I want to think about what it is that makes a Christmas Carol so effective. I’ll start with Dickens writing. I don’t usually care for Victorian dialect, but I find it adds an ere of magic to the story. What’s more, Dickens writes in a type of prose that is itself magical. The descriptions convey every drop of emotion we are meant to feel in each moment. That is magnified by the amazing Frank Muller. I have never read any other Dickens stories because they are huge and intimidating, but I was always afraid they would be dull. After reading the Goldfinch, I do have a desire to explore more of Dicken’s writings.

Dickens writes for the lower class. He brings light to the horrible conditions that they are forced to live under. That is ever present in this story as well. In fact, I think a key trait of this work is its ability to make it about the plight of the lower class while revolving around a wealthy white man. That brings me to my second point on why it is such a great novel.
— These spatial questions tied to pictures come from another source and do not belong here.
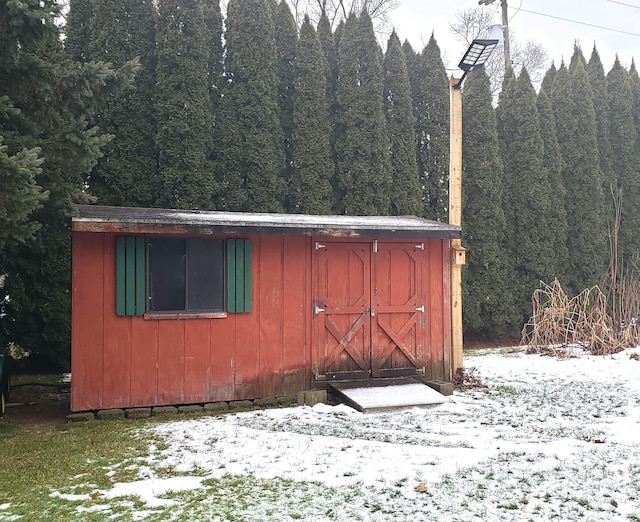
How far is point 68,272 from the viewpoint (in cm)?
870

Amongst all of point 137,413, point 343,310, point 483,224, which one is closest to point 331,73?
point 483,224

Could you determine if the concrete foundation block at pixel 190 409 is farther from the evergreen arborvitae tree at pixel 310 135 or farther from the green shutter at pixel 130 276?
the evergreen arborvitae tree at pixel 310 135

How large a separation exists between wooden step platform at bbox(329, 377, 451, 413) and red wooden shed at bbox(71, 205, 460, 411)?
178mm

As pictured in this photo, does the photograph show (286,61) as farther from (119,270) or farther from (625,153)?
(625,153)

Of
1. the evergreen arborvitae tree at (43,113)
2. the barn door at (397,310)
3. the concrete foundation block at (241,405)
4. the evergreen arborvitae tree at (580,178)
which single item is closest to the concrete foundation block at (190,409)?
the concrete foundation block at (241,405)

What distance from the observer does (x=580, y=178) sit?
1279 cm

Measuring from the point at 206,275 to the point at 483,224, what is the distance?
7167 mm

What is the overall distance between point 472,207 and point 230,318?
704 cm

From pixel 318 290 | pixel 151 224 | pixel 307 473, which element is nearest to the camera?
pixel 307 473

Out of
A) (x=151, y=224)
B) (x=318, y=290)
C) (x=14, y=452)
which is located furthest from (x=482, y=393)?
(x=14, y=452)

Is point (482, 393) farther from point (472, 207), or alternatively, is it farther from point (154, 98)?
point (154, 98)

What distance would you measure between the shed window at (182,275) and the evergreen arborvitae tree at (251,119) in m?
3.84

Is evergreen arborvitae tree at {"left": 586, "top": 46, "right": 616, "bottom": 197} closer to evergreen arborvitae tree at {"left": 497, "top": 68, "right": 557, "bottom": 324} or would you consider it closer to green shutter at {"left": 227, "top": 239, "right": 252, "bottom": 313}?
evergreen arborvitae tree at {"left": 497, "top": 68, "right": 557, "bottom": 324}

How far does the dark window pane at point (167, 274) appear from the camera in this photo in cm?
621
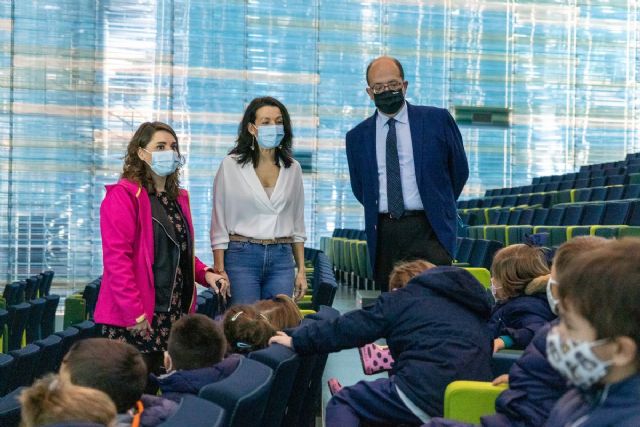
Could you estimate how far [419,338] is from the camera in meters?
2.95

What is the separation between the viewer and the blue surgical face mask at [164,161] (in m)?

Dickens story is about empathy and charity. Scrooges problem is his selfishness and his own desire for personal gain. The point Dickens tries to convey is that Christmas is, above all else, about sharing and caring (forgive the poor choice of words). As an atheist, naturalist, agnostic, externalist, etc. I have to decide what the purpose of my life is. Of course, I have my drives and my desires. What I try to be cognizant of is that my happiness is irrevocably linked to the well being of others. I care for myself, my family, and my friends. I also care for my country and my world. I care for life itself. This is because all of these things are extensions of myself. My life is finite, but I (we) are a part of a greater system that we can help flourish to ensure we do live on, at least in part.

Forgive the soapbox, but it is worth thinking about. The core flaw with the Afterlife of Holly Chase is its missing of the point. There is an obsession of saving souls with minimal focus on actually becoming a better person. That requires a fundamental rethinking of how you see the world. The story of Holly Chase constricts it down to being nice to a hot guy you want to hook up with. Sure, it has some of things A Christmas Carol has. We have magic, ghosts, time travel (more or less); these are all my favorite things in books. Nevertheless, it wasn’t enough to give it the same heart as we see here in A Christmas Carol. That is why A Christmas Carol is a favorite. 5/5 stars.